-------- PASSAGE TO READ

Hazlehurst v. Morris

Decision Date30 January 1868
Citation28 Md. 67
PartiesHENRY R. HAZLEHURST v. STEPHEN MORRIS, et al.
CourtMaryland Court of Appeals

APPEAL from the Circuit Court for Howard County.

The facts of the case will be found sufficiently stated in the opinion of the Court.

The cause was argued before BARTOL, C.J., STEWART, BRENT, GRASON and MILLER, J.

George H. Williams for the appellant.

This was an action of assumpsit brought by the appellees against the appellant and one James Murray, as partners, to recover the amount of two bills of exchange--the narr. contained also the common counts; it was filed on the 30th August, 1862, and on the same day the writ was issued to the September term; at which term the sheriff made his return of the same " tarde. " There was no second writ issued at the September term, but the whole of said term was allowed to pass without the issue of a writ in the case and the action was in law discontinued. On the 28th August 1863, about a year after the issuing of the first writ and a few days only before the expiration of the March term of 1863, a writ purporting to be a second writ in the same cause was issued. The sheriff returned the appellant "summoned," James Murray, "not found." Upon the return of the writ, the appellant appeared and laid a rule upon the plaintiffs to file a declaration; and the clerk by his docket entries appearing to treat the first and second summons as one continuing case, the motion was made to strike out said entries as well as to require the appellees to file a declaration to the second writ. The Court upon argument, overruled the motion, directed the cause to be brought up by regular continuances as if there had been no omission to re-issue to the March term of 1863; and laid a rule upon the appellant to plead. It is therefore contended in behalf of the appellant, that the failure to issue a second writ to the succeeding term after the return of the first, worked an entire discontinuance of the cause. Bennington vs. Dinsmore, 2 Gill, 354; 2 Tidd's Prac., 733; 2 Sand. Plead. & Ev., 963. That by the Act of 1856, ch. 112, sec. 6, ch. 1, it is left optional with the plaintiff to renew his writ or not, and it is only when it is so renewed, that it remains in force and is available.

----------------

• PROBLEM 1
Revise the part of the Hazlehurst v. Morris report that begins at the words "CourtMaryland Court of" and stops after "for the appellant.", putting "Baltimore County" in place of "Howard County".
• PROBLEM 2
Translate this sentence from the Hazlehurst v. Morris report into Spanish: "The facts of the case will be found sufficiently stated in the opinion of the Court."

-------- STORED DATA

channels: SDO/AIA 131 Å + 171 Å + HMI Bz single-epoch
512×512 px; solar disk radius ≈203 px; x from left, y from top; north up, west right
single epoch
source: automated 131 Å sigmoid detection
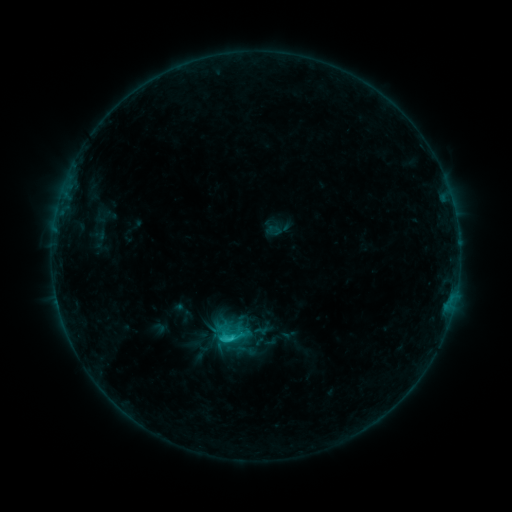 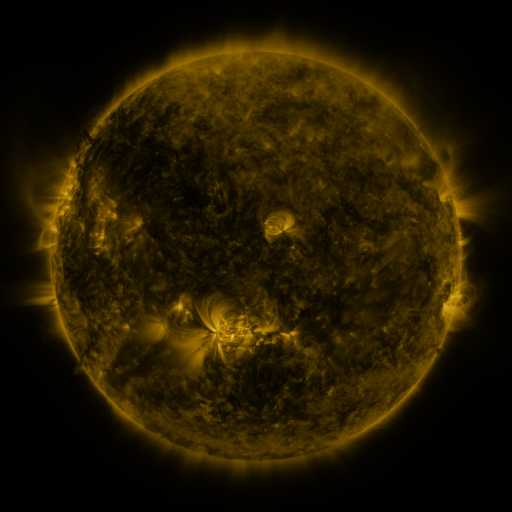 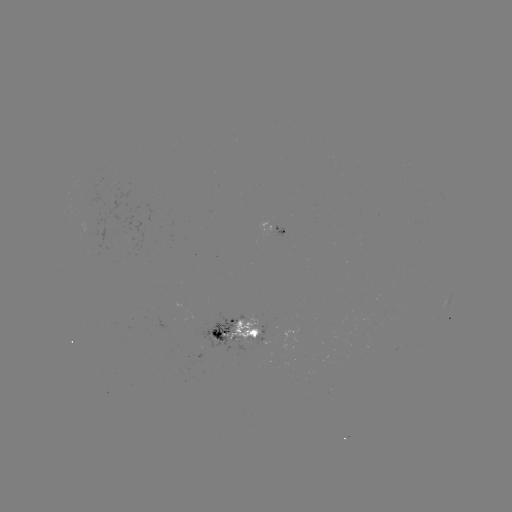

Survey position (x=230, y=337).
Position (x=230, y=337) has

----------------

• WRITTEN RESPONSE 1
CourtMaryland Court of Appeals

APPEAL from the Circuit Court for Baltimore County.

The facts of the case will be found sufficiently stated in the opinion of the Court.

The cause was argued before BARTOL, C.J., STEWART, BRENT, GRASON and MILLER, J.

George H. Williams for the appellant.

• WRITTEN RESPONSE 2
Los hechos del caso se encontrarán suficientemente expuestos en la opinión del Tribunal.